For midstream and downstream activities, the Energy Regulatory Commission (abbreviated to CRE in Spanish) will provide services as the issuance and administration of permits, authorizations, and contracts related to oil, gas (storage, transportation and distribution by pipelines), petroleum products and petrochemicals. It will also provide technical assistance to SENER, conduct tender processes, and enact regulation among other attributions.

Respectively, the Senate, previous proposal by the President, will appoint CNH and CRE commissioners and furthermore, two new commissioners will be appointed to each Commission (this marks an increase from 5 to 7 Commissioners).

What are the main characteristics of the newly created bodies?

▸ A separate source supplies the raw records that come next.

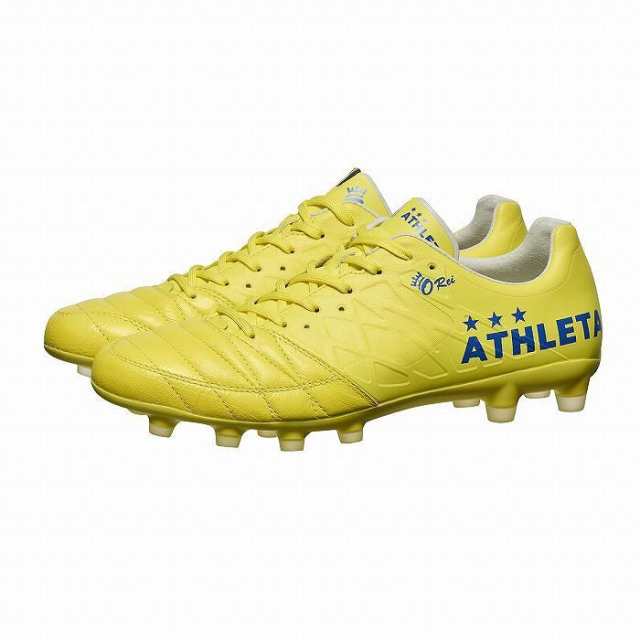 ATHLETA アスレタ 10018.29 O-Rei T7 FYEL フラッシュイエロー サッカー スパイクの通販は 12,791円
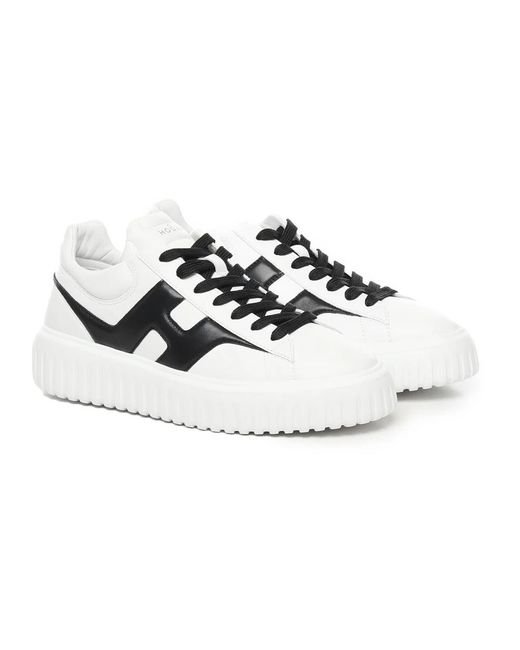 Hogan White Sneakers for men
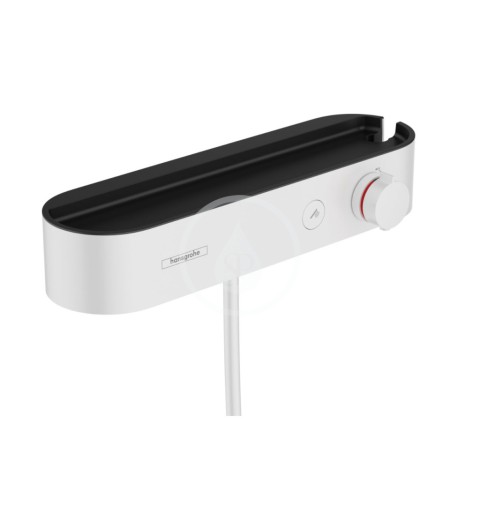 Hansgrohe Sprchová termostatická batéria, matná biela ShowerTablet Select 24360700
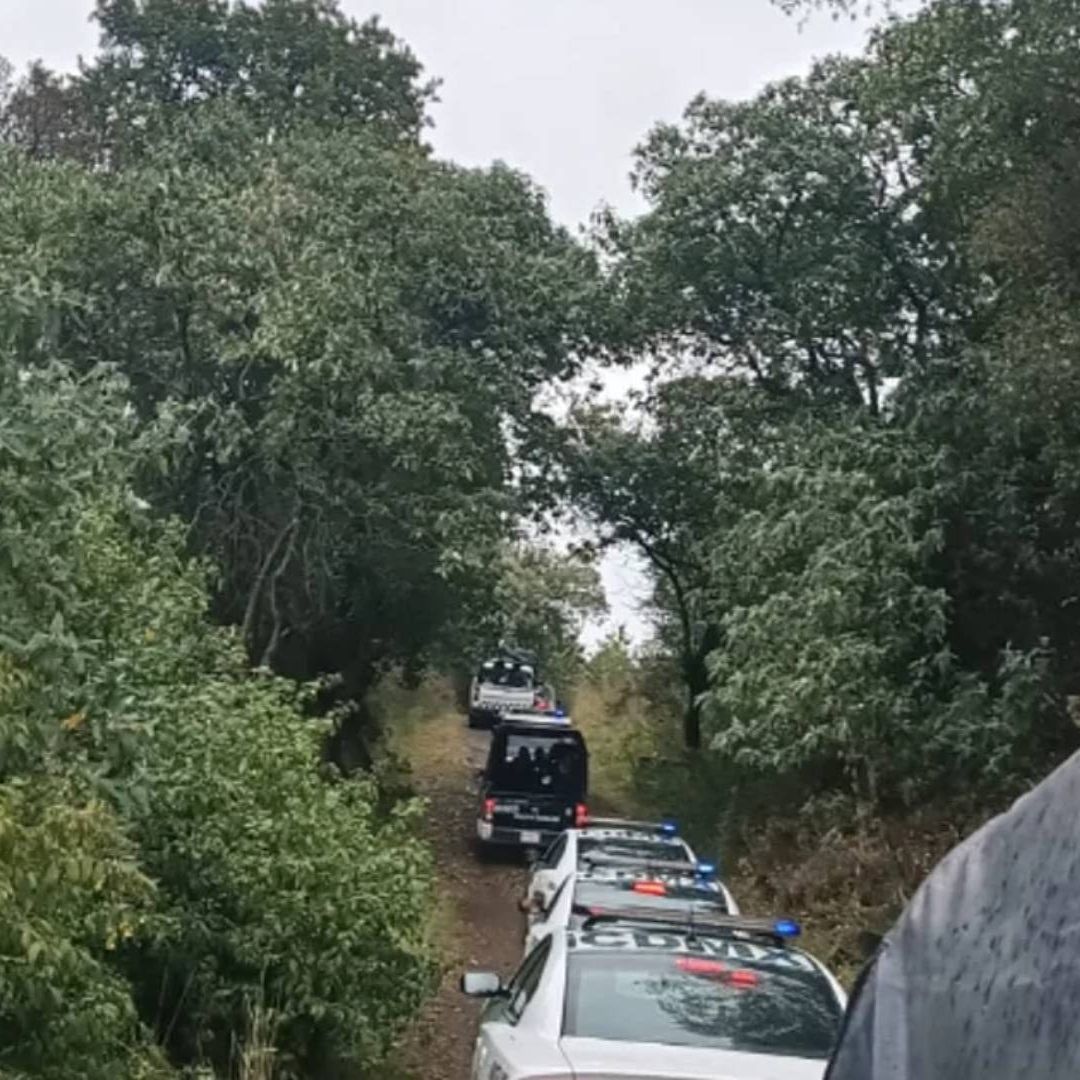 Abandonan Recién Nacido en San Miguel Topilejo, en Frío de Tlalpan Hoy; lo Reportan Muerto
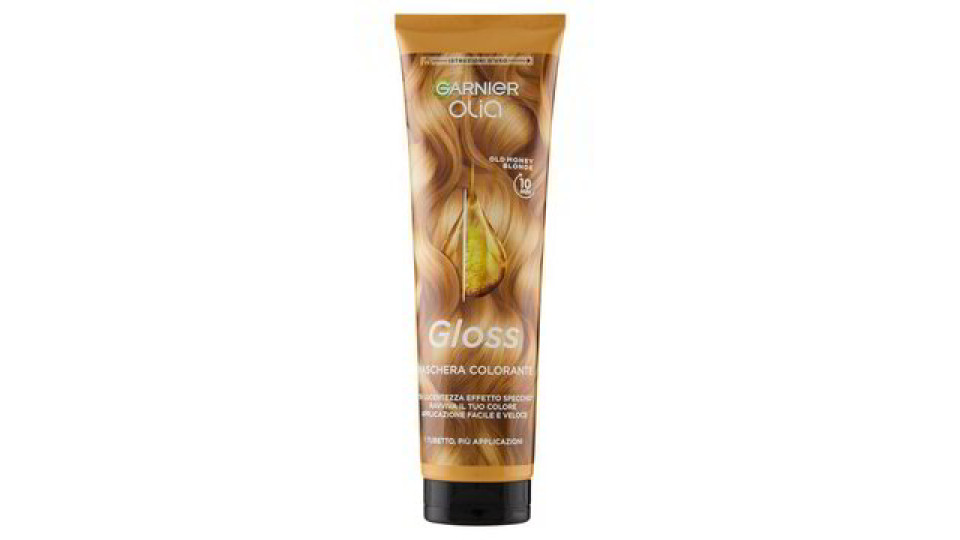 MASCHERA COLORANTE OLD MONEY
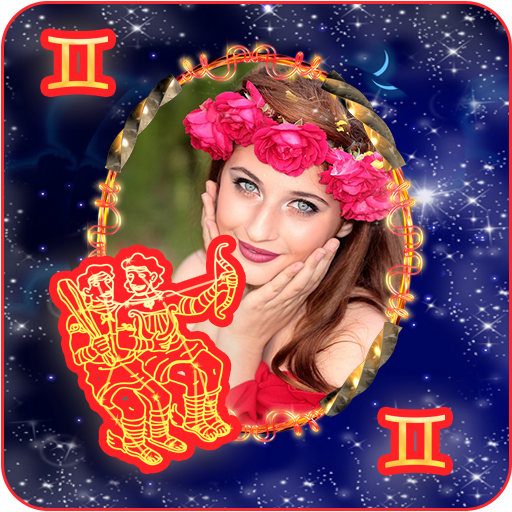 Zodiac Photo Editor logo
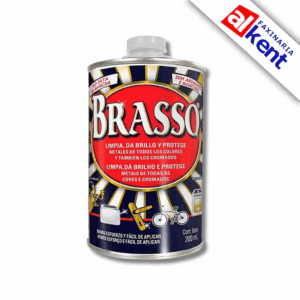 Polidor para Metais Brasso 200ml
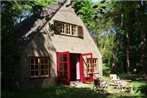 Cozy Holiday Home by the Forest in Zuidwolde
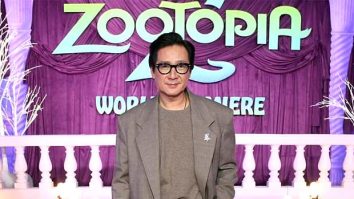 Ke Huy Quan on playing Gary De’Snake in Zootopia 2: “This movie makes you less afraid of snakes”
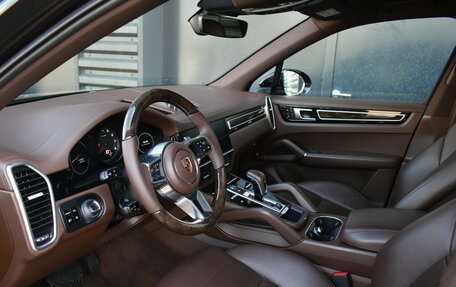 Porsche Cayenne III, 2019 год, 6 300 000 рублей, 9 фотография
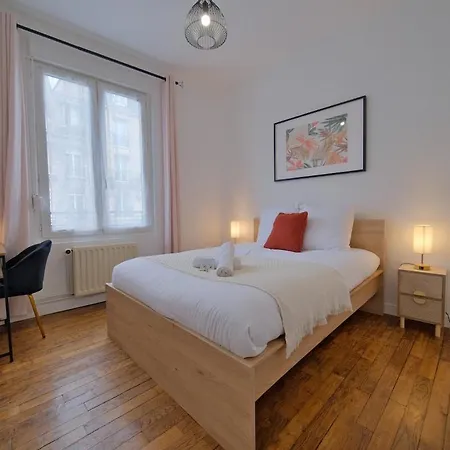 Margherita Apartmán Remeš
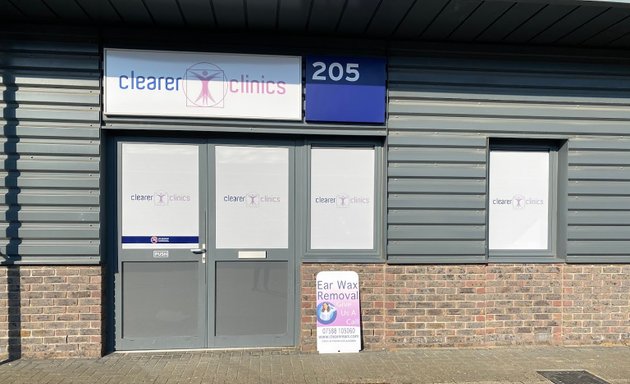 Photo of Clearer Clinics Milton Keynes, Suite 205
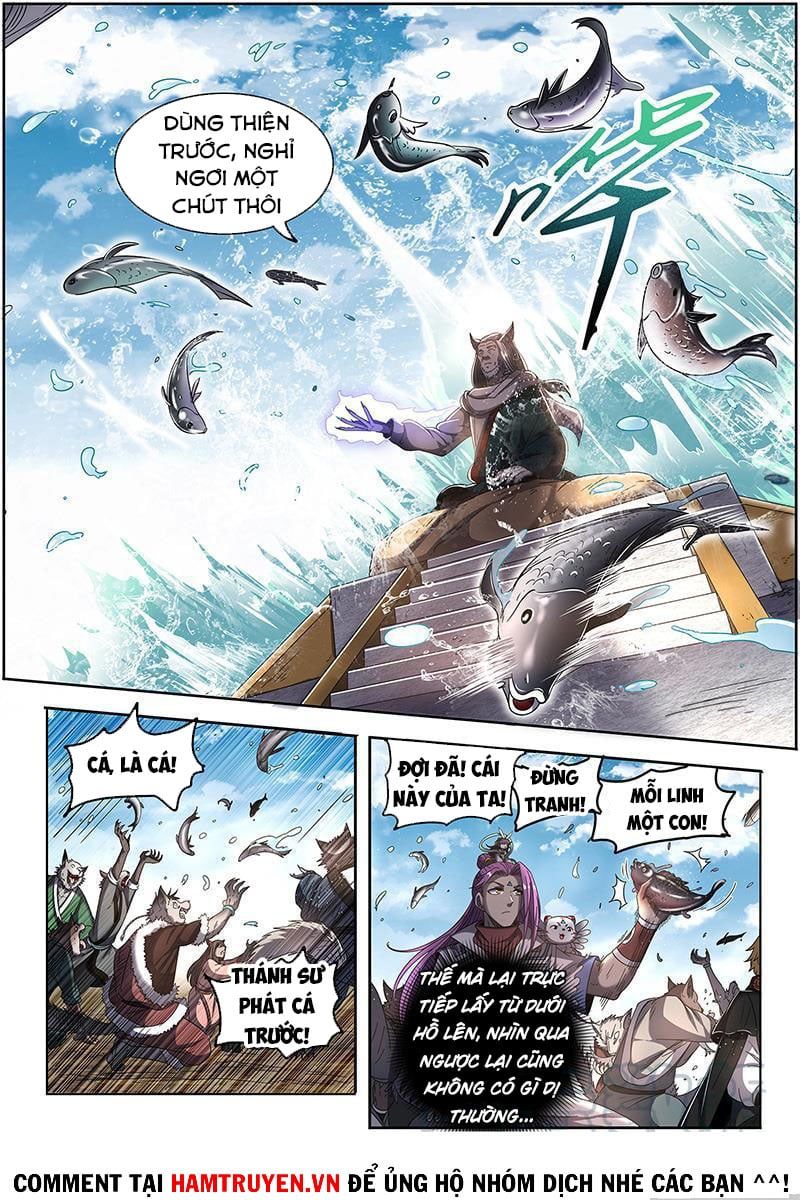 đọc truyện Ngự Linh Thế Giới Chương 542 ảnh 4 tại Thiên Thai Truyện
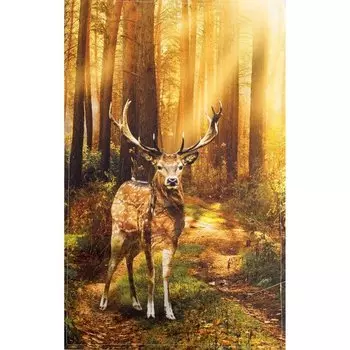 Полотенце «Лес»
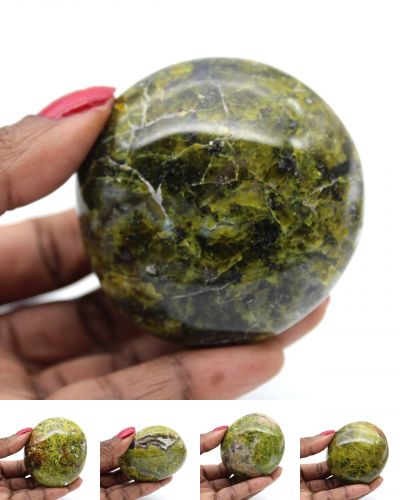 Grüner Opal Madagaskar collection Oktober 2023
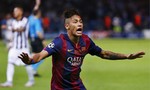 Clip: Neymar 'solo' ghi siêu phẩm giữa 6 cầu thủ Juve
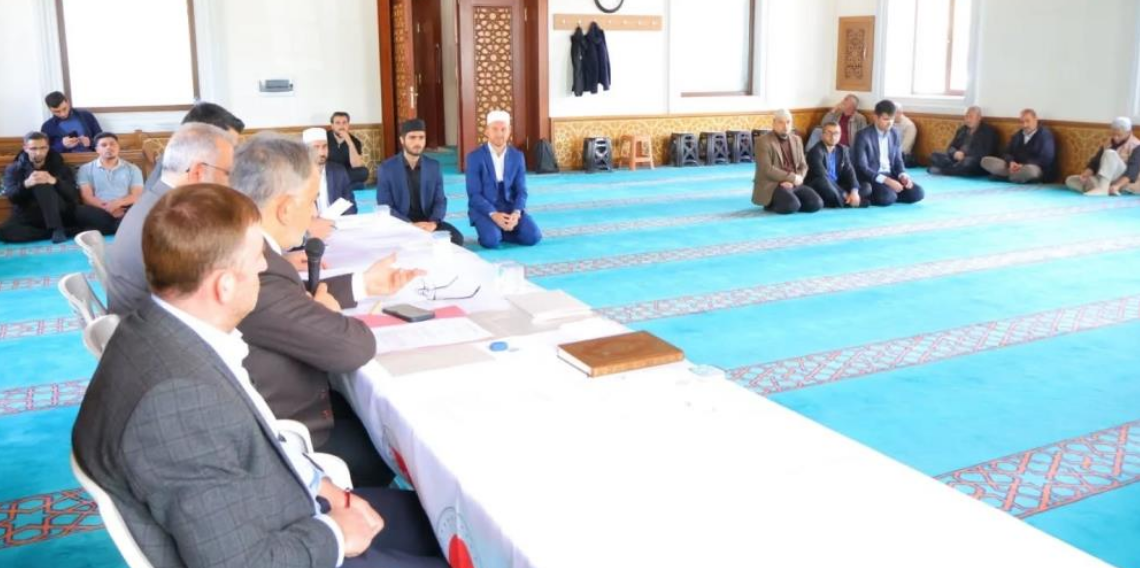 Bayburt’ta Kur’an-ı Kerim Kazananları Açıklandı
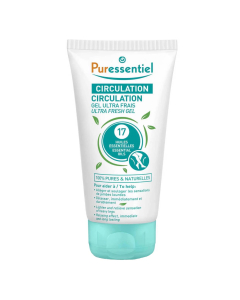 Puressentiel Circulação Gel Ultra Fresco 125ml
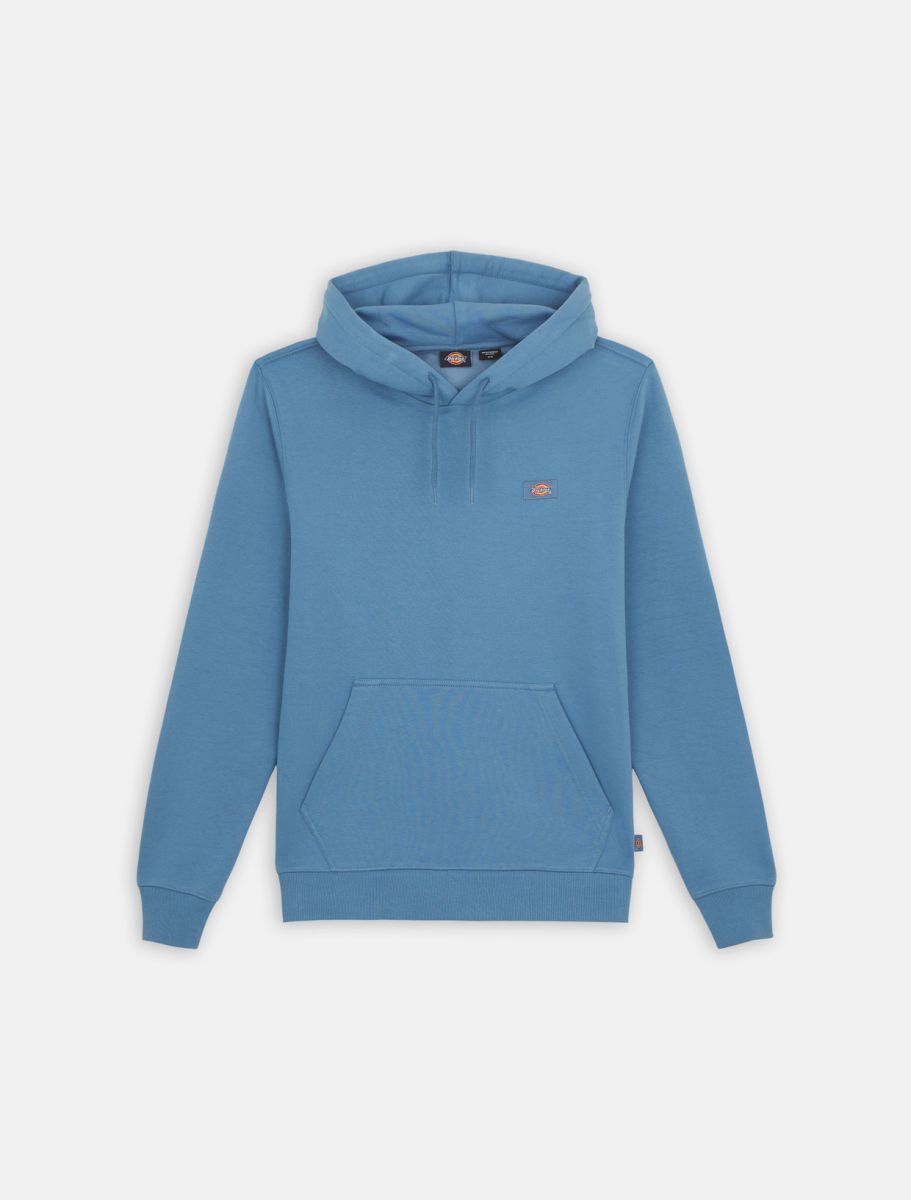 Dickies Hoodie Oakport Blu Cadetto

  • The National Hydrocarbon Agency for Industrial Safety and Environmental Protection has been created to regulate and supervise activities related with industrial safety and environmental protection in hydrocarbon sector. Companies will be required to comply not only with industrial safety but also for an efficient use of energy and natural resources.
  • The Mexican Oil Fund for Stabilization and Development has been created to receive, administer and distribute income that derives from E&P activities being carried out by assignments and contracts. It is a public trust whose trustee is the Mexican Central Bank. The purpose of this Fund is to procure public finances stability; invest on long term savings, in science and technology, as well as renewable energies; create new investment vehicles specialized in oil projects; among others.
  • And finally, twelve months after the enactment of the Hydrocarbon Law (secondary legislation), the National Center for Natural Gas Control (CENEGAS) shall be established to own and operate Pemex´s gas transmission pipeline and storage facilities and its contracts. It will also be an independent operator of the National System for the Integrated Transportation and Storage of National Gas.

After the long awaited approval of the Energy Reform in Mexico, which do you think will be the main challenges to be faced?

The energy reform is comprehensive and it calls for the end of the 75-year monopoly held in the oil and gas industry by Pemex, and the power generation monopoly held by the CFE. This implies opening Mexico´s potential capacity with new players and new rules.

This reform allows private investment in the entire value chain of Mexico´s resources and very importantly, opens this possibility in the upstream activities. The way in which the guidelines for bidding rounds are designed, the economic and tax conditions set in contracts and the transparency of the rules and institutions will all be crucial for the ultimate objective of bringing investment in the energy sector. It addresses, at many levels, the change in structures, practices and general policies.